Exercise requirements ▸ Restate, word for word, every line of the data.

Provided data ▸
::::

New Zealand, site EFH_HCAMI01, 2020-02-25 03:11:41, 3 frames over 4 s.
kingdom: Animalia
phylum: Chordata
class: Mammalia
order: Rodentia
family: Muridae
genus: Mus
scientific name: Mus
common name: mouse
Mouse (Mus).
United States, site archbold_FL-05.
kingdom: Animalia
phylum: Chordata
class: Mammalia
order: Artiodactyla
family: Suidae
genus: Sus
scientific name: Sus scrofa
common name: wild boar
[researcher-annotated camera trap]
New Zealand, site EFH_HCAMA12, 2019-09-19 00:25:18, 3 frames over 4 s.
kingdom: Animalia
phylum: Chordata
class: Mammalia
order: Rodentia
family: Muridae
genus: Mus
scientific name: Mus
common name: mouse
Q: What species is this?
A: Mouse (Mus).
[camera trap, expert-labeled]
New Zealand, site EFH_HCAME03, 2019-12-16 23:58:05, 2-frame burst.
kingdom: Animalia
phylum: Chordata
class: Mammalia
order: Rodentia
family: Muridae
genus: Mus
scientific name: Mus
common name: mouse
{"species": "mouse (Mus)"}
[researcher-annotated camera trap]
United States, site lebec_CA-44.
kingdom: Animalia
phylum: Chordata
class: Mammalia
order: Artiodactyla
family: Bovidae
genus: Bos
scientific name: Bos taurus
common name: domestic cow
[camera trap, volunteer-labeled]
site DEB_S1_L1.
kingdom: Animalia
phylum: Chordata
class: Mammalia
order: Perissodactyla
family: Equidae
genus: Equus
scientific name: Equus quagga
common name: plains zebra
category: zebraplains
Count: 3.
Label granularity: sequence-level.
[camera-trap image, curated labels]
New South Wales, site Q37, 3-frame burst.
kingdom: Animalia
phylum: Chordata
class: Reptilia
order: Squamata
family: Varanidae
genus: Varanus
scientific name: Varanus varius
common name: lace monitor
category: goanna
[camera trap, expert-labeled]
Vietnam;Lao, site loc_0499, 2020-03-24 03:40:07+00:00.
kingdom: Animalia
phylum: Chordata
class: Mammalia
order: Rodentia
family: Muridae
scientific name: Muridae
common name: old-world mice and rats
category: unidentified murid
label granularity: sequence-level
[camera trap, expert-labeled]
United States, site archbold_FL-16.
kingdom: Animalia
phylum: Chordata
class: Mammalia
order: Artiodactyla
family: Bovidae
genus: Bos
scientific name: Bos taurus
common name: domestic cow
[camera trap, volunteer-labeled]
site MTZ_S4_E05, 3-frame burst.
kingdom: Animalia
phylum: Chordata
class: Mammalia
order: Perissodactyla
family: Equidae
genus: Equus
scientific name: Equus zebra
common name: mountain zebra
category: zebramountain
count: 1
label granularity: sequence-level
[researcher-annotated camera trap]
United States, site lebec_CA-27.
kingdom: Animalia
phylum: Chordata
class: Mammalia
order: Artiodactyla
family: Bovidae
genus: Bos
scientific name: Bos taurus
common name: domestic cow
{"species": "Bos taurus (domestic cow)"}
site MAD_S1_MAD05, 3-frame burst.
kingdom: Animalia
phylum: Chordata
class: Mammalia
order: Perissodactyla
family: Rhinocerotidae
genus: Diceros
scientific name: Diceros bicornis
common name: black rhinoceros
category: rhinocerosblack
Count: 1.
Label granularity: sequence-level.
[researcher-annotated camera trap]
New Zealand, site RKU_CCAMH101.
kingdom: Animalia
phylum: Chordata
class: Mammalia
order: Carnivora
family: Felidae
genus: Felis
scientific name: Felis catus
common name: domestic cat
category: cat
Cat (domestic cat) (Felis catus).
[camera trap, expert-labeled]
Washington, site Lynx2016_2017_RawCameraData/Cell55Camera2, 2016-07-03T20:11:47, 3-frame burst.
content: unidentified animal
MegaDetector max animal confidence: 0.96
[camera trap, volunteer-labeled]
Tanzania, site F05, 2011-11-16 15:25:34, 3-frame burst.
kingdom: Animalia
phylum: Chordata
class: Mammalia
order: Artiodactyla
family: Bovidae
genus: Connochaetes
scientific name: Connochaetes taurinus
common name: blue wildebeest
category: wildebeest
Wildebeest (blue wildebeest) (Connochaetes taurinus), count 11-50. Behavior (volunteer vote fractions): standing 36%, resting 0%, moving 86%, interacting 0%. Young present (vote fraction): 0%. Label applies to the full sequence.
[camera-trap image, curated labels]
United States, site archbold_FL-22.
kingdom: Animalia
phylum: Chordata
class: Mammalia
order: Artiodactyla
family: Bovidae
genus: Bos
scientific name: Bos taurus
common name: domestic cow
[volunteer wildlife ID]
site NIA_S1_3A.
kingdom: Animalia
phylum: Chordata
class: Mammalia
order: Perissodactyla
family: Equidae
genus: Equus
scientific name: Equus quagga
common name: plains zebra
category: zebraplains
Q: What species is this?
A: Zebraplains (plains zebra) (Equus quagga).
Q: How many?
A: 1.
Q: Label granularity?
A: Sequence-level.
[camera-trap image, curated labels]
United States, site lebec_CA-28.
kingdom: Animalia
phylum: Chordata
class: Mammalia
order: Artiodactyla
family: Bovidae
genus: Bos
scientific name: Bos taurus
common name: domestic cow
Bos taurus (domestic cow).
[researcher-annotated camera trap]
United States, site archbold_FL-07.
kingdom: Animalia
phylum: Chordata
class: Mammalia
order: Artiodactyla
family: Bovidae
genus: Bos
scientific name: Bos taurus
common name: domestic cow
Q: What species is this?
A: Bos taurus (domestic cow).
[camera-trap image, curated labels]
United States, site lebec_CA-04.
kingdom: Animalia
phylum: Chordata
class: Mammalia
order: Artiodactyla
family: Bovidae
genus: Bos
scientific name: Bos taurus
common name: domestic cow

::::

Solution to the exercise ▸
New Zealand, site EFH_HCAMI01, 2020-02-25 03:11:41, 3 frames over 4 s.
kingdom: Animalia
phylum: Chordata
class: Mammalia
order: Rodentia
family: Muridae
genus: Mus
scientific name: Mus
common name: mouse
Mouse (Mus).
United States, site archbold_FL-05.
kingdom: Animalia
phylum: Chordata
class: Mammalia
order: Artiodactyla
family: Suidae
genus: Sus
scientific name: Sus scrofa
common name: wild boar
[researcher-annotated camera trap]
New Zealand, site EFH_HCAMA12, 2019-09-19 00:25:18, 3 frames over 4 s.
kingdom: Animalia
phylum: Chordata
class: Mammalia
order: Rodentia
family: Muridae
genus: Mus
scientific name: Mus
common name: mouse
Q: What species is this?
A: Mouse (Mus).
[camera trap, expert-labeled]
New Zealand, site EFH_HCAME03, 2019-12-16 23:58:05, 2-frame burst.
kingdom: Animalia
phylum: Chordata
class: Mammalia
order: Rodentia
family: Muridae
genus: Mus
scientific name: Mus
common name: mouse
{"species": "mouse (Mus)"}
[researcher-annotated camera trap]
United States, site lebec_CA-44.
kingdom: Animalia
phylum: Chordata
class: Mammalia
order: Artiodactyla
family: Bovidae
genus: Bos
scientific name: Bos taurus
common name: domestic cow
[camera trap, volunteer-labeled]
site DEB_S1_L1.
kingdom: Animalia
phylum: Chordata
class: Mammalia
order: Perissodactyla
family: Equidae
genus: Equus
scientific name: Equus quagga
common name: plains zebra
category: zebraplains
Count: 3.
Label granularity: sequence-level.
[camera-trap image, curated labels]
New South Wales, site Q37, 3-frame burst.
kingdom: Animalia
phylum: Chordata
class: Reptilia
order: Squamata
family: Varanidae
genus: Varanus
scientific name: Varanus varius
common name: lace monitor
category: goanna
[camera trap, expert-labeled]
Vietnam;Lao, site loc_0499, 2020-03-24 03:40:07+00:00.
kingdom: Animalia
phylum: Chordata
class: Mammalia
order: Rodentia
family: Muridae
scientific name: Muridae
common name: old-world mice and rats
category: unidentified murid
label granularity: sequence-level
[camera trap, expert-labeled]
United States, site archbold_FL-16.
kingdom: Animalia
phylum: Chordata
class: Mammalia
order: Artiodactyla
family: Bovidae
genus: Bos
scientific name: Bos taurus
common name: domestic cow
[camera trap, volunteer-labeled]
site MTZ_S4_E05, 3-frame burst.
kingdom: Animalia
phylum: Chordata
class: Mammalia
order: Perissodactyla
family: Equidae
genus: Equus
scientific name: Equus zebra
common name: mountain zebra
category: zebramountain
count: 1
label granularity: sequence-level
[researcher-annotated camera trap]
United States, site lebec_CA-27.
kingdom: Animalia
phylum: Chordata
class: Mammalia
order: Artiodactyla
family: Bovidae
genus: Bos
scientific name: Bos taurus
common name: domestic cow
{"species": "Bos taurus (domestic cow)"}
site MAD_S1_MAD05, 3-frame burst.
kingdom: Animalia
phylum: Chordata
class: Mammalia
order: Perissodactyla
family: Rhinocerotidae
genus: Diceros
scientific name: Diceros bicornis
common name: black rhinoceros
category: rhinocerosblack
Count: 1.
Label granularity: sequence-level.
[researcher-annotated camera trap]
New Zealand, site RKU_CCAMH101.
kingdom: Animalia
phylum: Chordata
class: Mammalia
order: Carnivora
family: Felidae
genus: Felis
scientific name: Felis catus
common name: domestic cat
category: cat
Cat (domestic cat) (Felis catus).
[camera trap, expert-labeled]
Washington, site Lynx2016_2017_RawCameraData/Cell55Camera2, 2016-07-03T20:11:47, 3-frame burst.
content: unidentified animal
MegaDetector max animal confidence: 0.96
[camera trap, volunteer-labeled]
Tanzania, site F05, 2011-11-16 15:25:34, 3-frame burst.
kingdom: Animalia
phylum: Chordata
class: Mammalia
order: Artiodactyla
family: Bovidae
genus: Connochaetes
scientific name: Connochaetes taurinus
common name: blue wildebeest
category: wildebeest
Wildebeest (blue wildebeest) (Connochaetes taurinus), count 11-50. Behavior (volunteer vote fractions): standing 36%, resting 0%, moving 86%, interacting 0%. Young present (vote fraction): 0%. Label applies to the full sequence.
[camera-trap image, curated labels]
United States, site archbold_FL-22.
kingdom: Animalia
phylum: Chordata
class: Mammalia
order: Artiodactyla
family: Bovidae
genus: Bos
scientific name: Bos taurus
common name: domestic cow
[volunteer wildlife ID]
site NIA_S1_3A.
kingdom: Animalia
phylum: Chordata
class: Mammalia
order: Perissodactyla
family: Equidae
genus: Equus
scientific name: Equus quagga
common name: plains zebra
category: zebraplains
Q: What species is this?
A: Zebraplains (plains zebra) (Equus quagga).
Q: How many?
A: 1.
Q: Label granularity?
A: Sequence-level.
[camera-trap image, curated labels]
United States, site lebec_CA-28.
kingdom: Animalia
phylum: Chordata
class: Mammalia
order: Artiodactyla
family: Bovidae
genus: Bos
scientific name: Bos taurus
common name: domestic cow
Bos taurus (domestic cow).
[researcher-annotated camera trap]
United States, site archbold_FL-07.
kingdom: Animalia
phylum: Chordata
class: Mammalia
order: Artiodactyla
family: Bovidae
genus: Bos
scientific name: Bos taurus
common name: domestic cow
Q: What species is this?
A: Bos taurus (domestic cow).
[camera-trap image, curated labels]
United States, site lebec_CA-04.
kingdom: Animalia
phylum: Chordata
class: Mammalia
order: Artiodactyla
family: Bovidae
genus: Bos
scientific name: Bos taurus
common name: domestic cow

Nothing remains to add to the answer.